Right to Request Restrictions. You have the right to request a restriction or limitation on how your health information is used or disclosed. For example, you could ask that access to your health information be denied to a particular member of our workforce who is known to you personally. While we try to accommodate your request for restrictions, we are not required to do so if it is not feasible for us to ensure our compliance with the law or we believe it will negatively impact the care we may provide you. To request a restriction, you must make your request on a form that we will provide you. In your request you must tell us what information you want to limit and to whom you want the limits to apply.
Right to Request Confidential Communications. You have the right to request that we communicate with you about health care matters in a certain manner or at a certain location. For example, you can ask that we only contact you at work or by mail to a post office box. During our intake process, we will ask you how you wish to receive communications about your healthcare or for any other instructions on notifying you about your healthcare information. We will accommodate all reasonable requests.

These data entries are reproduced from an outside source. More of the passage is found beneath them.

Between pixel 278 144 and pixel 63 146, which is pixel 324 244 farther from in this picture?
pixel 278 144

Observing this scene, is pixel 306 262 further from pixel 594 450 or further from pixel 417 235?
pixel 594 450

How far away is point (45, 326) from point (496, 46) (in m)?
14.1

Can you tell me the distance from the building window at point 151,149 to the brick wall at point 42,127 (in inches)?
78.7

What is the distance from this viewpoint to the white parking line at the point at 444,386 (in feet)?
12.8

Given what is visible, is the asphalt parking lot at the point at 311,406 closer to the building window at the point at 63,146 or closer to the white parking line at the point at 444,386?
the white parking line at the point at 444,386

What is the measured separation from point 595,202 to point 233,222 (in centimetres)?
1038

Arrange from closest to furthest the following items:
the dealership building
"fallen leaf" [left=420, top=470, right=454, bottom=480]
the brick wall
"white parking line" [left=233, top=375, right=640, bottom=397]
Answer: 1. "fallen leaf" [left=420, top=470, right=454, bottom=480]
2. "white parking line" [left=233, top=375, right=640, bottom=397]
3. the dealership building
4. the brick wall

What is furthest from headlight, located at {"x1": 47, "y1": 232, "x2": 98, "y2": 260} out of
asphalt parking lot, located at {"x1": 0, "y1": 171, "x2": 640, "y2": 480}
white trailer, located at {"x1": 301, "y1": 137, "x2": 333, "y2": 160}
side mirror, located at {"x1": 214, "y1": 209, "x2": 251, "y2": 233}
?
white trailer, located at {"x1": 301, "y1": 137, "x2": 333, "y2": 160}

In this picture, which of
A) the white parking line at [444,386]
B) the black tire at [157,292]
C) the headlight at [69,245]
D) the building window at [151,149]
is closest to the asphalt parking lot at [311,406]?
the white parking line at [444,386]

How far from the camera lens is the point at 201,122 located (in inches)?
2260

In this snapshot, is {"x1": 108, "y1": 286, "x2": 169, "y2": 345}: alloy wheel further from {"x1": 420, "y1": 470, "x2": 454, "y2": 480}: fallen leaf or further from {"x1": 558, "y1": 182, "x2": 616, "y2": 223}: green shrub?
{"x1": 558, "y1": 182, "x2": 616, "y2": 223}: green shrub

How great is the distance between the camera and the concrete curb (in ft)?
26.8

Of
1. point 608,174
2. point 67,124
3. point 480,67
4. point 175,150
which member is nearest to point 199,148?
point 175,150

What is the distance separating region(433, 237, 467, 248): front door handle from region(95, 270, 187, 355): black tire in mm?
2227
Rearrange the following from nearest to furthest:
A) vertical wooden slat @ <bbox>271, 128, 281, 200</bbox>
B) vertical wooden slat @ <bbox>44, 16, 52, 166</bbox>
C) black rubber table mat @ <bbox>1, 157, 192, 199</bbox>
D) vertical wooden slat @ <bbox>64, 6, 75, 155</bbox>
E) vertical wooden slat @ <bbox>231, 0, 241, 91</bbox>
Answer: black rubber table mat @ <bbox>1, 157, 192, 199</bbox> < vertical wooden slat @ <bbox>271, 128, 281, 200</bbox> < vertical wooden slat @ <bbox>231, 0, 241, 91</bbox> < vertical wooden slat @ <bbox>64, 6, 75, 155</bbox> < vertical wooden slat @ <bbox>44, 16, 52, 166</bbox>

Right to a Paper Copy of This Notice. You have the right to obtain a paper copy of this Notice at any time upon request. You may also obtain a copy of this Notice at our website:
Changes to this Notice
We reserve the right to change this Notice. We reserve the right to make the revised or changed Notice effective for health information we already have about you as well as any information we receive in the future. We will post a copy of the current Notice in our facility and on our website. The Notice contains the effective date on the first page.
If you believe your privacy rights have been violated, you may file a complaint with us or with the Office for Civil Rights at 212-264-3313. To file a complaint with us, contact: “The Privacy Officer at Planned Parenthood of the Southern Finger Lakes.” All complaints must be submitted in writing. You will not be penalized for filing a complaint.
Other Uses of Health Information
Other uses and disclosures of health information not covered by this Notice or the laws that apply to us will be making only with your written authorization.
Revocation of Consent or Authorization
If you provide us authorization to use or disclose health information about you, you may revoke that consent or authorization, in writing, at any time. If you revoke your consent or authorization, we will no longer use or disclose health information about you for the reasons covered by your written authorization. You understand that we are unable to take back any disclosure we have already made with your permission, and that we are required to retain the records of the care that we provided you.